El poeta peruano César Vallejo sabía que iba a morir un día lluvioso en París. Nosotros sabíamos que íbamos a recuperar la alegría en la Ciudad Luz justo al inicio del verano, cuando la ciudad está aun florida, predomina el verde, una especie de euforia con jóvenes riendo y besándose en todas partes, y en la Plaza Trocadero de la Torre Eiffel dos grupos de danza.
Uno conformado por mujeres de todas las razas y bailando dembow y salsa, con una instructora que parecía dominicana; y otro con adolescentes asiáticos profesionales de la danza moderna, que hubieran deslumbrado a Mundo Poy y Henriette Wiese, en medio de una filmación; globos de todos los colores y torres Eiffel de todos los tamaños, desplegadas en suelo por jóvenes africanos y sus niños, también danzando.
Era y es la vida en todo su esplendor, ajena a Rusia y Ucrania, Irán y Trump, las imágenes de haitianas parturientas y de pequeños niños deportados aferrados a los barrotes de las camionas.
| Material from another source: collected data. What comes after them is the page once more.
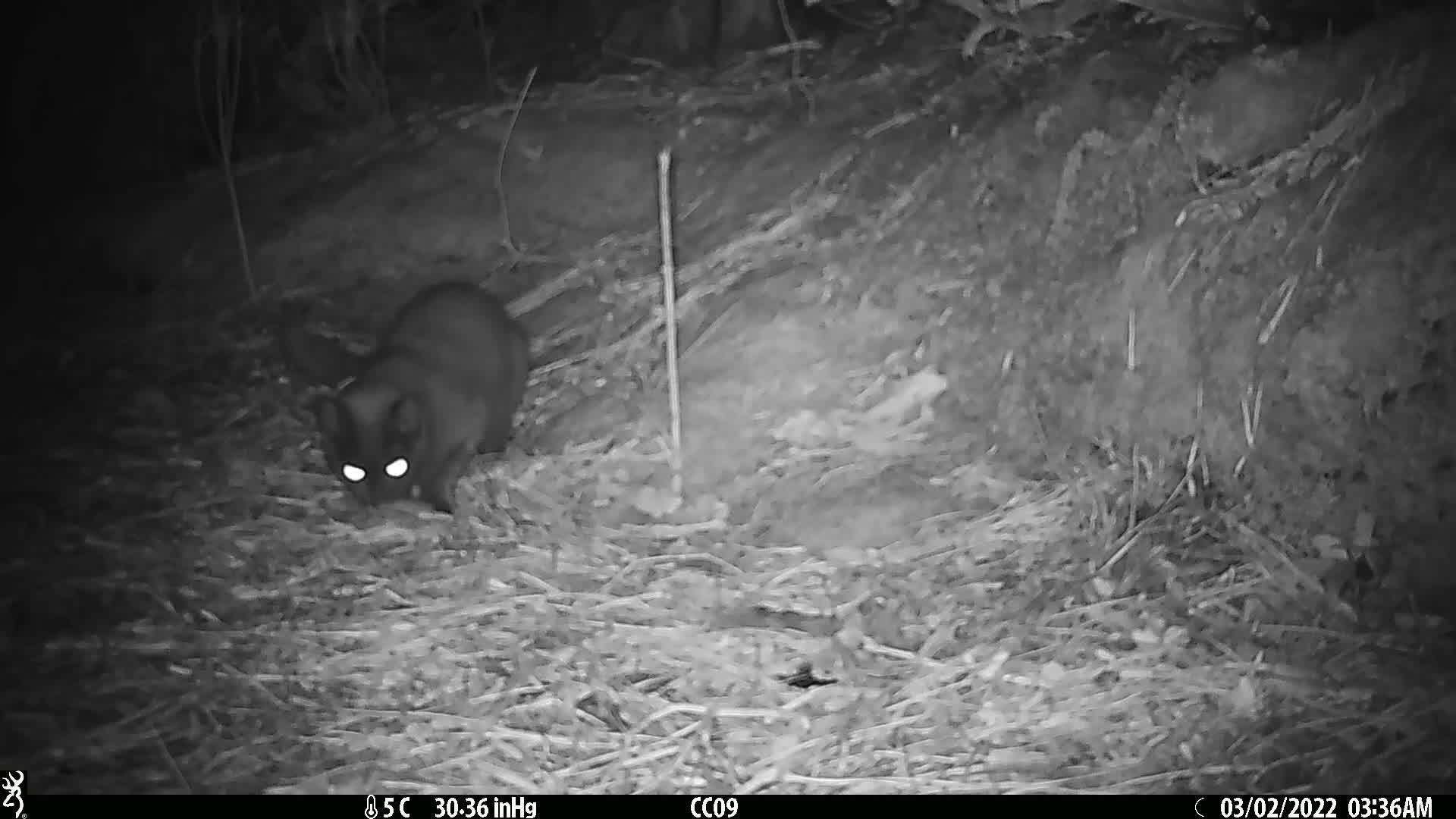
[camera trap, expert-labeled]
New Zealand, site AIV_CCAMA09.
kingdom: Animalia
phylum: Chordata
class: Mammalia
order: Carnivora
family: Felidae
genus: Felis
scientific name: Felis catus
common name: domestic cat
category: cat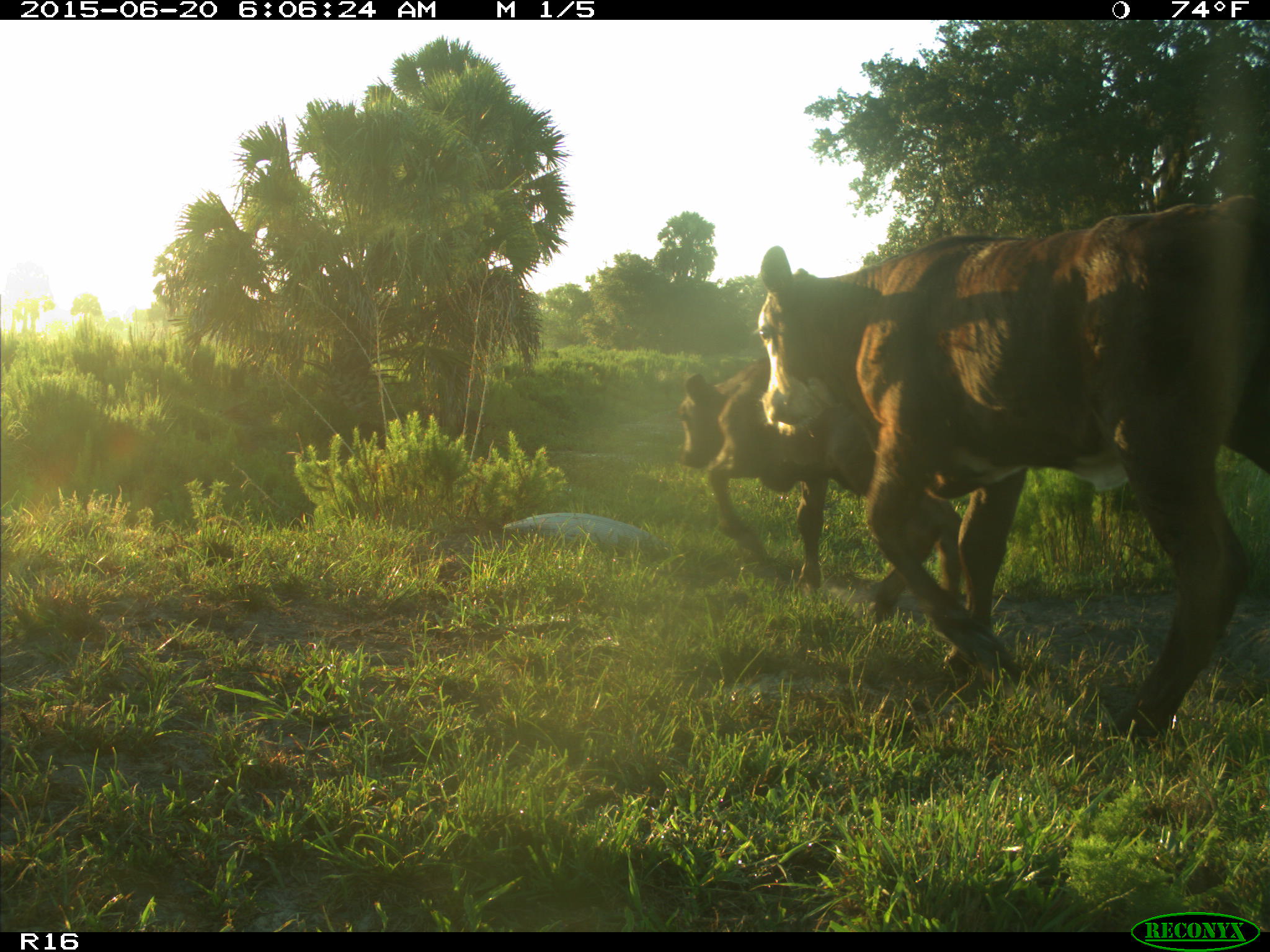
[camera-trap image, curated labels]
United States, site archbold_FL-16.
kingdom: Animalia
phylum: Chordata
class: Mammalia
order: Artiodactyla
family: Suidae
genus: Sus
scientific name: Sus scrofa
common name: wild boar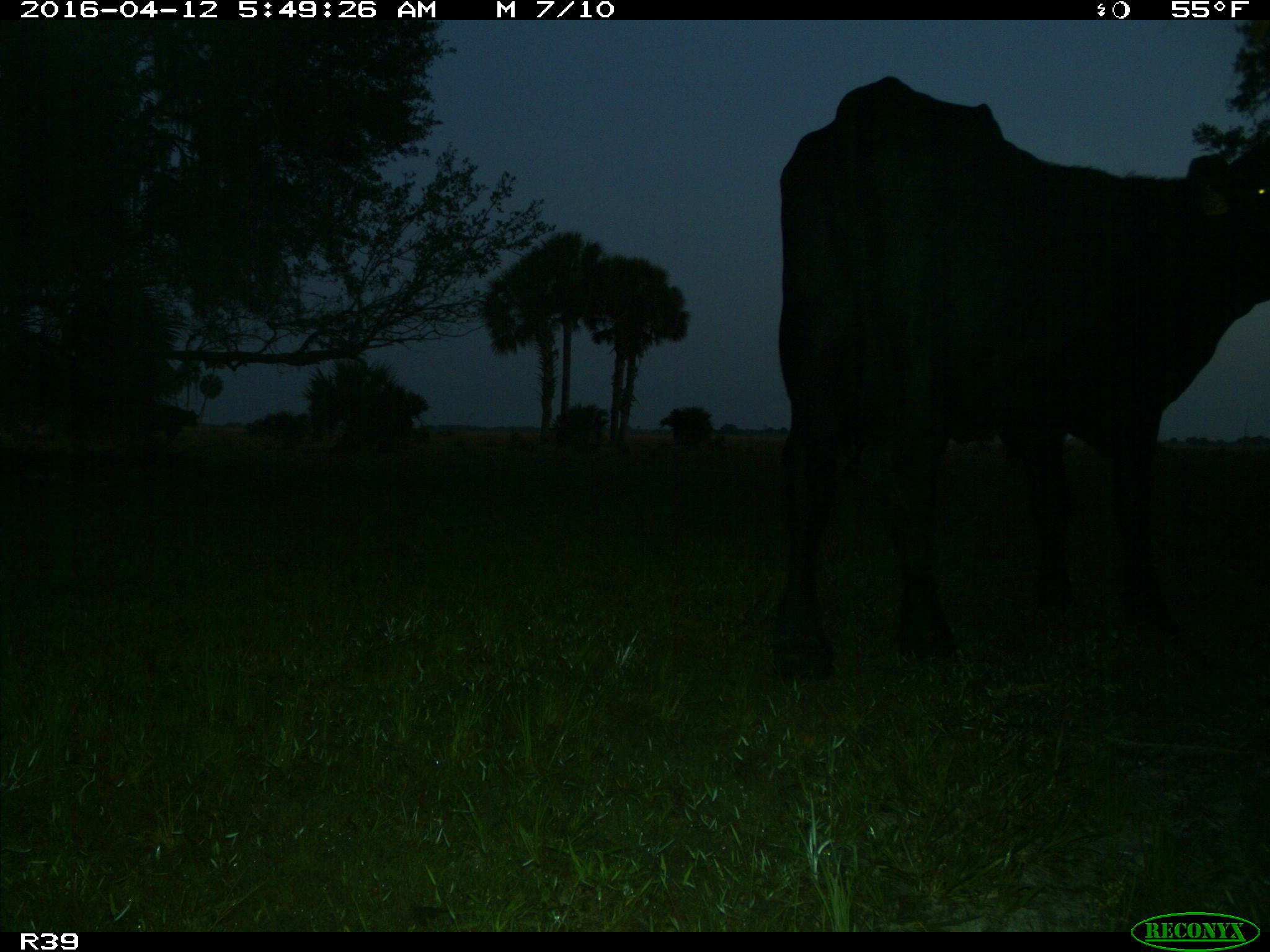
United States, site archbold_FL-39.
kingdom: Animalia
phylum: Chordata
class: Mammalia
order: Artiodactyla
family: Bovidae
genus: Bos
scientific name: Bos taurus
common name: domestic cow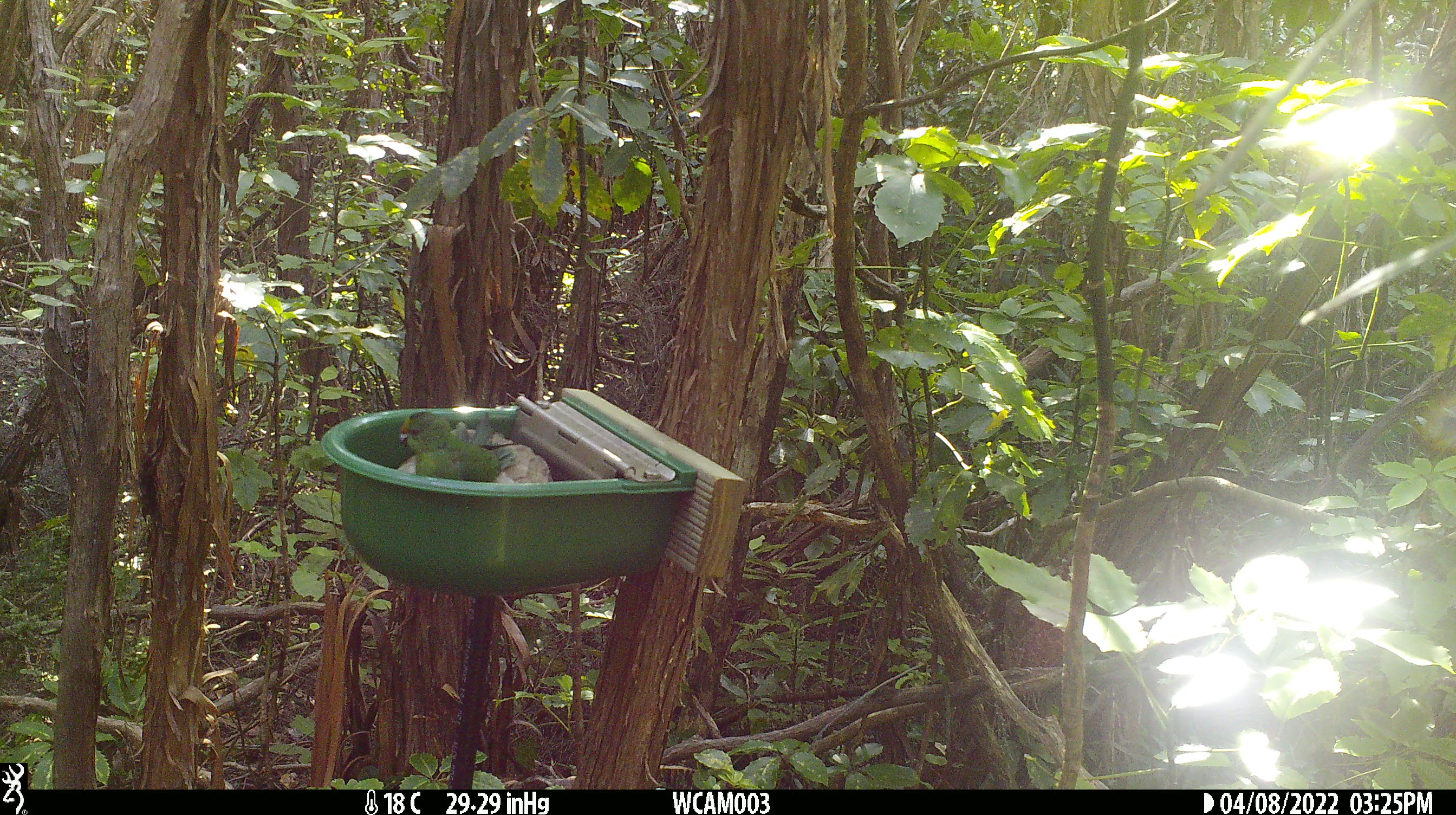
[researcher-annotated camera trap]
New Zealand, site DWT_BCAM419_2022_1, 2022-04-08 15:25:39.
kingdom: Animalia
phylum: Chordata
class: Aves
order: Psittaciformes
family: Psittaculidae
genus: Cyanoramphus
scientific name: Cyanoramphus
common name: parakeet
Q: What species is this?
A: Parakeet (Cyanoramphus).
La vida ajena a la crueldad cotidiana. Y justo cuando regresábamos al Barrio San Michel, después de un noche de bohemia en Montmartre, una noticia que no esperábamos, nos descendió de golpe al mundo que habíamos logrado evadir por unas horas.
¡Dinorah ha muerto!, me avisaron mis amigos de Nueva York. «Tu hermana Dinorah Cordero se ha ido». Un alud de pésames porque nuestra amistad, de medio siglo había trascendido el tiempo y todo el mundo conocía el indestructible cariño y lealtad a toda prueba entre nosotras. Me molesté con Dinorah: Tenías que irte ahora? Cuando no podía verte, ni hablarte, ni darte el abrazo final? Me molesté con la vida! Que ganas de echarle jabón a la sopa!.
Solo para escuchar la voz segura y determinante de Dinorah, recordándome que la vida es apenas un tránsito y que de seguro nos volveremos a encontrar, porque si algo trasciende la muerte es el amor. Entonces Dino volvió a lograr los de siempre: que yo diera las gracias por haber compartido los mejores años de nuestra vida en las más hermosas y esperanzadoras batallas en el Alto Manhattan, Corona, Washington DC, durante. las marchas contra la guerra de Viet Nam; o frente al Consulado Dominicano (Dinorah dirigía el Comité por la Defensa de los Derechos Humanos); cuando luchábamos porque nuestra gente, los dominicanos y dominicanas inmigrantes, no fueran víctimas del racismo, la violencia policial, los desalojos compulsivos de las aceras (donde vendían sus vegetales, empanadas, tostones, chuchería y, hasta habichuelas con dulce, y montaban sus talleres de mecánica). Para que los dejaran vivir y trabajar en paz, porque a eso aspiran, y aspirábamos, todos los emigrantes del mundo.
«Hicimos lo que pudimos Chiqui, no lo olvides». Y con Silvio Rodríguez podemos afirmar «Yo me muero como viví».